▸ **Given passage**
Section 1983 creates a cause of action against any person who, acting under color of state law, violates the constitutional rights of another person. See 42 U.S.C. 1983. The individual appellees say that either they did not personally cause Mabe's alleged constitutional violations or that they are immune from suit for their official actions, which precludes Mabe's recovery under section 1983.

When deciding whether a public official is immune from liability for acts performed in her official capacity, qualified immunity is the general rule and absolute immunity the exceptional case. See Zolin, 812 F.2d at 1108 (citing Harlow v. Fitzgerald, 457 U.S. 800, 807 (1982)). It is well-settled that the immunity to which a public official is entitled depends not on the official's title or agency, but on the nature of the function that the person was performing when taking the actions that provoked the lawsuit. See id.

Collected data
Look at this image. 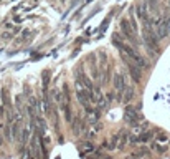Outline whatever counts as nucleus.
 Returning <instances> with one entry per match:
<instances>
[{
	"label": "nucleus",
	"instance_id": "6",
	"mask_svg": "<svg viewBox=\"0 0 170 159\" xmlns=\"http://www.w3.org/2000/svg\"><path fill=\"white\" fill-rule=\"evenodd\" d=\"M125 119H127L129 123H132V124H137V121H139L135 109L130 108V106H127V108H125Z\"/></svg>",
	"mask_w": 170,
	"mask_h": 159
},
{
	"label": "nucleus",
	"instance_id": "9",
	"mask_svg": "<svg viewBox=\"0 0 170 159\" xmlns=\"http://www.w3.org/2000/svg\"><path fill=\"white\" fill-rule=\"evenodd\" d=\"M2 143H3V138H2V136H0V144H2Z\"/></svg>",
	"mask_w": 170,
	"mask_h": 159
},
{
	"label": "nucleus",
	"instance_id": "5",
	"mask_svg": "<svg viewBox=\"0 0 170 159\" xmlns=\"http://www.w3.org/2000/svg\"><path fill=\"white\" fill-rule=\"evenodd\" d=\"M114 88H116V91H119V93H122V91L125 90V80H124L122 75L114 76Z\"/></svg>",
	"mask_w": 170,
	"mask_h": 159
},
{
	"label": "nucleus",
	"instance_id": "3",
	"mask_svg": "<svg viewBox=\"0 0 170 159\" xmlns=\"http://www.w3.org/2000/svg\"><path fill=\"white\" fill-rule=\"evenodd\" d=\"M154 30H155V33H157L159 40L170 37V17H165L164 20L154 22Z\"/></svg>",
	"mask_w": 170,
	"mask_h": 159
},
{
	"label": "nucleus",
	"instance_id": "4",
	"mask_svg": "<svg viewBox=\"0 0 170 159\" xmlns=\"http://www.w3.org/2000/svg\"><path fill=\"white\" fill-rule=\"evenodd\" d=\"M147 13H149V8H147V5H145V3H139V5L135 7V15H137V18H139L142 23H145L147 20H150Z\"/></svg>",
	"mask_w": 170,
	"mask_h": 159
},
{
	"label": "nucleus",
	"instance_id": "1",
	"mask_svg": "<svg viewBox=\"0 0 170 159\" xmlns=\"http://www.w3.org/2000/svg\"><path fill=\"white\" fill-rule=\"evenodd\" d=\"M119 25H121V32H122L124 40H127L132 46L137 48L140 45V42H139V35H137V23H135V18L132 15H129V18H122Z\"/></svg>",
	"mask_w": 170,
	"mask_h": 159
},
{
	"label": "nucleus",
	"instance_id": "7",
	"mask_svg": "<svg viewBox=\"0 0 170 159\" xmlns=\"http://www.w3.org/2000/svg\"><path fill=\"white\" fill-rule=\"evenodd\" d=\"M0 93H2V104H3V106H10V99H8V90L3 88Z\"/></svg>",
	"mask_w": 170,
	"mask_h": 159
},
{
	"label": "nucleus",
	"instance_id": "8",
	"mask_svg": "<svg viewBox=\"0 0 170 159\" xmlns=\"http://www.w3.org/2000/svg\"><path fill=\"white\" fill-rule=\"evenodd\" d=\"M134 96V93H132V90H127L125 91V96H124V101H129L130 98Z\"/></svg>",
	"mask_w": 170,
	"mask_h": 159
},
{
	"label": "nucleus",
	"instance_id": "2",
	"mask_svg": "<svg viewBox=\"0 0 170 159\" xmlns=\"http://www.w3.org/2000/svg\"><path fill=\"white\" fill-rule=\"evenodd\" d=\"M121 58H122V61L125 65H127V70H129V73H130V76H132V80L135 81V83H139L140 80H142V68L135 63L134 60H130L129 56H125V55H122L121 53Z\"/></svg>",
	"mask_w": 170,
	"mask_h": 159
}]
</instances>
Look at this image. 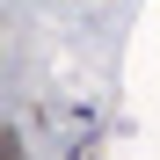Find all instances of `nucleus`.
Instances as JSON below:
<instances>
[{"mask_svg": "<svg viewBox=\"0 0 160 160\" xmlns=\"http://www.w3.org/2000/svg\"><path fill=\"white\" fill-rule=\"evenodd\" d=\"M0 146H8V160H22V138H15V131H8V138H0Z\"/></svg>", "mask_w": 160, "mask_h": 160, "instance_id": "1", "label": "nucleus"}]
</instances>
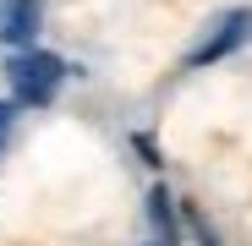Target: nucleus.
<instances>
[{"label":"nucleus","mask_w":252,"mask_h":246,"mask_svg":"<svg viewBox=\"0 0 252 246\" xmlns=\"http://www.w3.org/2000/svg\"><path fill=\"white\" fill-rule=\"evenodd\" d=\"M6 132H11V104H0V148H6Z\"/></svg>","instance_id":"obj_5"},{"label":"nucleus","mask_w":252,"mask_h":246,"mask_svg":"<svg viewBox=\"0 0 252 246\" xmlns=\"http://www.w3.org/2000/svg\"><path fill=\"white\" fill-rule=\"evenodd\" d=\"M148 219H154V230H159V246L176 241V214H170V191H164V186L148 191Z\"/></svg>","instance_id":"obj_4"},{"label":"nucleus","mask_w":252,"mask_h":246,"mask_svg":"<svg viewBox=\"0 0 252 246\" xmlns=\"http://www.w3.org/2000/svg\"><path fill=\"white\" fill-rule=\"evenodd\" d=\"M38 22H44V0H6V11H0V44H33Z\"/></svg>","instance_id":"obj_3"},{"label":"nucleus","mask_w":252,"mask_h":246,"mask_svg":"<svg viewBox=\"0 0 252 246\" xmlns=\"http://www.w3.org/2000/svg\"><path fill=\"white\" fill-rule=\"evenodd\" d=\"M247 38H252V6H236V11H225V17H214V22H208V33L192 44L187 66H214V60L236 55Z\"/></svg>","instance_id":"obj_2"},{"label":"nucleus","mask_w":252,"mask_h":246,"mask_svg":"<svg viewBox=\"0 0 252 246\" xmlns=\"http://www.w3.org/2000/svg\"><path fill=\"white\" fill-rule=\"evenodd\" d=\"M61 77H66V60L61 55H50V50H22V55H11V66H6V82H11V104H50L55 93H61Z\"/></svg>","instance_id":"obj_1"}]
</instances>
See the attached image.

▸ **Things to do**
A) Translate this sentence from the passage on Section 1983 and official immunity into Spanish: "Section 1983 creates a cause of action against any person who, acting under color of state law, violates the constitutional rights of another person."
B) In the passage on Section 1983 and official immunity, list every citation that comes right after the word "See".

▸ **Results by task**
A) La Sección 1983 crea una causa de acción contra cualquier persona que, actuando al amparo de la ley estatal, viole los derechos constitucionales de otra persona.

B)
- 42 U.S.C. 1983
- Zolin, 812 F.2d at 1108
- id.